Later, when Jennings was senior vice-president at Corona in the late ‘80s, he took money from other exploration budgets to fund a diamond program in the north.
Through a combination of tracing Fipke’s trail and his own exploration work in the Arctic with BP in the 1980s following the same trail of kimberlite indicator minerals west of Lac de Gras, Jennings had a good idea where to look.
“I hired a young geo called Leni Keough, and I tried to get ahead of Chuck – I knew he was out there somewhere in the middle of the Barrens.
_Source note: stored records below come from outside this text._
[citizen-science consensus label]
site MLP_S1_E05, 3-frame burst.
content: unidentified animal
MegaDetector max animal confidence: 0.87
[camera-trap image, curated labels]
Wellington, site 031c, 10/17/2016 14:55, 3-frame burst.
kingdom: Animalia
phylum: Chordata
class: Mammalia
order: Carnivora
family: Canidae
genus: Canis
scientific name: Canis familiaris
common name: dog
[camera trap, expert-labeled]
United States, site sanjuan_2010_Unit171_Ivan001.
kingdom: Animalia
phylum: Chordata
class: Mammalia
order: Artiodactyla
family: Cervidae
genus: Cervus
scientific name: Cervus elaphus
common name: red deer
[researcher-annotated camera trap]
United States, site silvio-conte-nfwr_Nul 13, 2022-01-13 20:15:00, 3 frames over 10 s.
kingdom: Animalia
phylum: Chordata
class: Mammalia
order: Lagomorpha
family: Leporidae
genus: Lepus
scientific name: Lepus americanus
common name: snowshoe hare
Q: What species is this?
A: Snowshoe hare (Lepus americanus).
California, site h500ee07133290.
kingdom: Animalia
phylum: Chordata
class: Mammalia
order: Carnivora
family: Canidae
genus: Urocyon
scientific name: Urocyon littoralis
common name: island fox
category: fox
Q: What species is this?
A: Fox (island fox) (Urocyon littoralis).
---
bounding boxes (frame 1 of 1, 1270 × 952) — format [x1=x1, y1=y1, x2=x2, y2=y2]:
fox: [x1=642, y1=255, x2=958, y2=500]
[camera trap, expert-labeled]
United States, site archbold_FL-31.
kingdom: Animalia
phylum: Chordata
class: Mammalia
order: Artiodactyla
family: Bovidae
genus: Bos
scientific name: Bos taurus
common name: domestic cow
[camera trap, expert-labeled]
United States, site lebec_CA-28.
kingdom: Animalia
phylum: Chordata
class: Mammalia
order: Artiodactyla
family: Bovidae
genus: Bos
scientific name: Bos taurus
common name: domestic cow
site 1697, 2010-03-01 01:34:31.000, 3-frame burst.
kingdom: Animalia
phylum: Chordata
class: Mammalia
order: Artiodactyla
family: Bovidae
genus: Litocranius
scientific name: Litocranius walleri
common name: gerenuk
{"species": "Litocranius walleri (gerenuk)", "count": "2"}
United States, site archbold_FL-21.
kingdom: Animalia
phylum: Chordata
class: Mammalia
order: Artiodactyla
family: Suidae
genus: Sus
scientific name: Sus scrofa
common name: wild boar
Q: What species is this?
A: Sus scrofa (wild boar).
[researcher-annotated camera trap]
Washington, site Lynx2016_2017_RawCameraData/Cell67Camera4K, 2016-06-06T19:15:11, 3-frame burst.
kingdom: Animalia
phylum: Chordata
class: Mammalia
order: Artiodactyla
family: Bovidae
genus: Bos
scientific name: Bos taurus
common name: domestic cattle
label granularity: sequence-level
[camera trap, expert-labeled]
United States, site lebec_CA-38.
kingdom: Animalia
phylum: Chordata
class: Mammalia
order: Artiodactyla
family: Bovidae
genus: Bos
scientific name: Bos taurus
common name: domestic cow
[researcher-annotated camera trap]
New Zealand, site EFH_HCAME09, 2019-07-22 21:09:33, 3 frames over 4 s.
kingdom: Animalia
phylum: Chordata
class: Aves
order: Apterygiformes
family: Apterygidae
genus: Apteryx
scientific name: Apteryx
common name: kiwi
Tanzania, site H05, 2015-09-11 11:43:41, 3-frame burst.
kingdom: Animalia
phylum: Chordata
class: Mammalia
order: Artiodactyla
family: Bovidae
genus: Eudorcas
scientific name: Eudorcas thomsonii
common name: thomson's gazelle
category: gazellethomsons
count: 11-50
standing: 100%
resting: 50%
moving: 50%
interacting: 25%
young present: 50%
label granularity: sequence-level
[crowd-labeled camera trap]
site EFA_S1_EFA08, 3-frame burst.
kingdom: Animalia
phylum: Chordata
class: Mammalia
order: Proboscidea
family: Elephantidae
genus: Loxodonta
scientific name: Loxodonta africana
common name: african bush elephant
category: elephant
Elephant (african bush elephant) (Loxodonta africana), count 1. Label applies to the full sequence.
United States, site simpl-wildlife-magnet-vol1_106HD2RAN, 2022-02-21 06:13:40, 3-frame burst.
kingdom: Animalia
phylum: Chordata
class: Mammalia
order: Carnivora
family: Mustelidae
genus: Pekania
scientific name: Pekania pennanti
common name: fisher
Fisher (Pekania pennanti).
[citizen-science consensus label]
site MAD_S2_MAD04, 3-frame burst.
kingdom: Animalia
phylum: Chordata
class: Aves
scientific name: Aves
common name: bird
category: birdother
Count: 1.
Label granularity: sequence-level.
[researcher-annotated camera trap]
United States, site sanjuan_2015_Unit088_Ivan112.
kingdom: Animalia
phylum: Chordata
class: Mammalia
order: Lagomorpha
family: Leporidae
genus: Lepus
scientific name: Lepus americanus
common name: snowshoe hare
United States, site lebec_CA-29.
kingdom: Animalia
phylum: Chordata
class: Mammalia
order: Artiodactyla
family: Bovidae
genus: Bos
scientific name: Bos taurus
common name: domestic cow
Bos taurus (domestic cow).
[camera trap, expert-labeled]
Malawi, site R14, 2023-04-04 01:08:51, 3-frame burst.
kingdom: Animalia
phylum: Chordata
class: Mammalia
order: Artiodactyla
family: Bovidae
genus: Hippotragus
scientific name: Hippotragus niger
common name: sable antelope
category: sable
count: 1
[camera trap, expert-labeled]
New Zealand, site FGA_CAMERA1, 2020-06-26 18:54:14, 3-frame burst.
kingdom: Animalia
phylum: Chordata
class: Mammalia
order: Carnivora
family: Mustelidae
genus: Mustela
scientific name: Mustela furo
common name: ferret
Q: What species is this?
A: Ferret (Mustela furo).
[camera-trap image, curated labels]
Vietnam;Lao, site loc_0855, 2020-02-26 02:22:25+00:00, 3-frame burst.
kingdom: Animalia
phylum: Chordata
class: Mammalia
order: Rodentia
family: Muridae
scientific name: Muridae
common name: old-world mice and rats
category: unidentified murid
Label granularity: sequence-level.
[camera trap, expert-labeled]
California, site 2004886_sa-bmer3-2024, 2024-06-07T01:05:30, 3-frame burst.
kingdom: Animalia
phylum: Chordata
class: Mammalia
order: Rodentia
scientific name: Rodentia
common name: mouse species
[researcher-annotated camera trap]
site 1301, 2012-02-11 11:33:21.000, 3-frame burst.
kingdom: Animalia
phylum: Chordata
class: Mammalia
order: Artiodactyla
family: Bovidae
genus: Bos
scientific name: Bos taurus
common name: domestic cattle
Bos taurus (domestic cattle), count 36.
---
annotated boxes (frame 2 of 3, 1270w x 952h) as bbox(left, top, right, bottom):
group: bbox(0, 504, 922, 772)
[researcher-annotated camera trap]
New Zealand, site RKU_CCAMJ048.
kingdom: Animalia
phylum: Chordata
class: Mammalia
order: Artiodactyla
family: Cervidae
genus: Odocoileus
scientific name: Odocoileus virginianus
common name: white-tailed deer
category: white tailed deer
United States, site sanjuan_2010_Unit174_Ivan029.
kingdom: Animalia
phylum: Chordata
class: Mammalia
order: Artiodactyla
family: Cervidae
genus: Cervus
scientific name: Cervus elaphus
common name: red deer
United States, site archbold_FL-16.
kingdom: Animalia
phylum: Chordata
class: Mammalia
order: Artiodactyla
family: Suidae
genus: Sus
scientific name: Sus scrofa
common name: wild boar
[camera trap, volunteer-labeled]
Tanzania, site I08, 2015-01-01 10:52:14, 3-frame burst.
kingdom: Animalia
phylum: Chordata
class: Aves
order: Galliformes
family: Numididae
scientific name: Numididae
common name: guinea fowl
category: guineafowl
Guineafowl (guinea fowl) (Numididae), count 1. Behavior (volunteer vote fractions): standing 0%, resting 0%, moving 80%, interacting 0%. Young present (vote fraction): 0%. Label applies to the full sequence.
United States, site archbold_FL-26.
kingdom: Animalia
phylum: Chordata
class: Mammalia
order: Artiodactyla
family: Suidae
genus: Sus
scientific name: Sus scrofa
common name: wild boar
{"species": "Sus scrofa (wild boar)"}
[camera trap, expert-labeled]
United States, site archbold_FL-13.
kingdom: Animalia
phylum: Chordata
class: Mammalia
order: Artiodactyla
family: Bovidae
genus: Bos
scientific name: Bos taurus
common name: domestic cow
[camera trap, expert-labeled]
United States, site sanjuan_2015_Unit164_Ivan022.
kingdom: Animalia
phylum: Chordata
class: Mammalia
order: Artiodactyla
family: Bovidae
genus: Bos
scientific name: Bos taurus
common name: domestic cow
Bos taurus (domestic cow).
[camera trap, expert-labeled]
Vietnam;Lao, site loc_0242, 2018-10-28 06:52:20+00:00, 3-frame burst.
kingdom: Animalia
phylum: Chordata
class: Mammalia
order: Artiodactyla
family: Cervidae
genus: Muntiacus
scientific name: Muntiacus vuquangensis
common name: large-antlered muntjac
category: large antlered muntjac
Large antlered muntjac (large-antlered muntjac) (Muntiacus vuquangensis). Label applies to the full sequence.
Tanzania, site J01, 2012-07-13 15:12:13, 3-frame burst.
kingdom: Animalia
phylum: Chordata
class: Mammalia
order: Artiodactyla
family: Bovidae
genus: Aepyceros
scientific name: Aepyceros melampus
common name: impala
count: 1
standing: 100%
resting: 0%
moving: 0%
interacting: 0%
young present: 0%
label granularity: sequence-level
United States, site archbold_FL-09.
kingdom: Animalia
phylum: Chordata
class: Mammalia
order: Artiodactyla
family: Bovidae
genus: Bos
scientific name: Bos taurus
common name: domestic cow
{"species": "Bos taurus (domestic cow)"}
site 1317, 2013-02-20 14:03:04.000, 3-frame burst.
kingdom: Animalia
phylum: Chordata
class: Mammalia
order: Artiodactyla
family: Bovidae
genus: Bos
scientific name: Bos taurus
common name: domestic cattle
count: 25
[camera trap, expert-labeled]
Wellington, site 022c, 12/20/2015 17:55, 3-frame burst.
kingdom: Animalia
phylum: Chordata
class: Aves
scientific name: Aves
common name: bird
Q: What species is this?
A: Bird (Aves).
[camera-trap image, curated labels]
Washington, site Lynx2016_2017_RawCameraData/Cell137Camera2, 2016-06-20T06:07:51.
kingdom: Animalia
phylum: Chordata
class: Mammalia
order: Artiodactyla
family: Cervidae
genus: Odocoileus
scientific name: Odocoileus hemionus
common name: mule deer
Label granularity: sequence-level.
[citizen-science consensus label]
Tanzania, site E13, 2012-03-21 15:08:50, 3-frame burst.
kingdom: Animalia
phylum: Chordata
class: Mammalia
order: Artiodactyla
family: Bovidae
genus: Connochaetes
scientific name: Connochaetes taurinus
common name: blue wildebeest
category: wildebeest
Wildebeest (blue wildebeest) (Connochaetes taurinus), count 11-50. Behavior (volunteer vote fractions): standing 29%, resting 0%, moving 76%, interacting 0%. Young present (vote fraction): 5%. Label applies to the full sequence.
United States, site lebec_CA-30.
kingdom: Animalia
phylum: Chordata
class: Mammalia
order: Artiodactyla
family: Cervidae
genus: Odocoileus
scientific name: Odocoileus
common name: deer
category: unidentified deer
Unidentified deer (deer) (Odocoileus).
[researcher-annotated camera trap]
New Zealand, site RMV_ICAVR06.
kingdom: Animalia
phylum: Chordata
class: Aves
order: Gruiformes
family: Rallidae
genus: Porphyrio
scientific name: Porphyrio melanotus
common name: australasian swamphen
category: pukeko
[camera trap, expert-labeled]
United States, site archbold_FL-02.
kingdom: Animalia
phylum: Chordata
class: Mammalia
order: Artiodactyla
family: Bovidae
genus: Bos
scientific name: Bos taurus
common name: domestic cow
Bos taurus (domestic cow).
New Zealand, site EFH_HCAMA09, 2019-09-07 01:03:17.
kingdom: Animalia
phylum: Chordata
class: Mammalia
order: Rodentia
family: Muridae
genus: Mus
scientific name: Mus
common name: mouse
I told Leni to start in the east and move westward and we hoped to get to the source before Chuck,” he said. “When Leni got to Exeter Lake, she reported excitedly to me that she could actually see lots of red garnets, beautiful purple garnets, which are the diagnostic ones and I couldn’t believe it because normally you have to concentrate the garnets.”
When Jennings asked Corona for $100,000 for an exploration program, they turned him down, and then they fired him. “They lost an opportunity to find a $30-billion mine.”
‘We need a major discovery’
Jennings is now a director of North Arrow Minerals (TSXV: NAR), a junior with several diamond exploration projects in Canada, including the advanced Naujaat project in Nunavut, where fancy yellow and orange diamonds have been recovered.
And despite the current gloom and negativity around the diamond market, he still believes that the industry has a bright future.
“All my life I’ve been an optimist and I continue to be an optimist,” he said. “I think what we need is a major discovery and that will vitalize the diamond industry as the discoveries of Ekati and Diavik did here in Canada.”
Jennings believes there’s potential for new, important discoveries to be made in Canada, Botswana and Angola.
Not all the innovation around diamond exploration and evaluation methods is in the past.
“Chuck today has developed a proprietary method of taking a pyroxene from a kimberlite and he can now predict whether that kimberlite is going to have diamonds up to 50 carats,” Jennings says. “This is part of the innovation that’s happening around the world.”
While some see a threat in lab created diamonds, Jennings doesn’t see the end of natural mined diamonds.
“Production of synthetic diamonds, which requires huge pressures and temperatures, the costs are going to go up and they’re probably going to go up to almost exceed the cost of producing natural diamonds. So I think there’s room for both,” he said.
“Right now, there’s a bit of an oversupply of small diamonds, but coloured diamonds and large diamonds are selling extremely well.”
He adds: “Today, there are well over 2,000 billionaires – they’re in London, New York, San Francisco, Beijing – they are the ones who buy the big, expensive stones and $50 million for a diamond seems to be nothing to them.”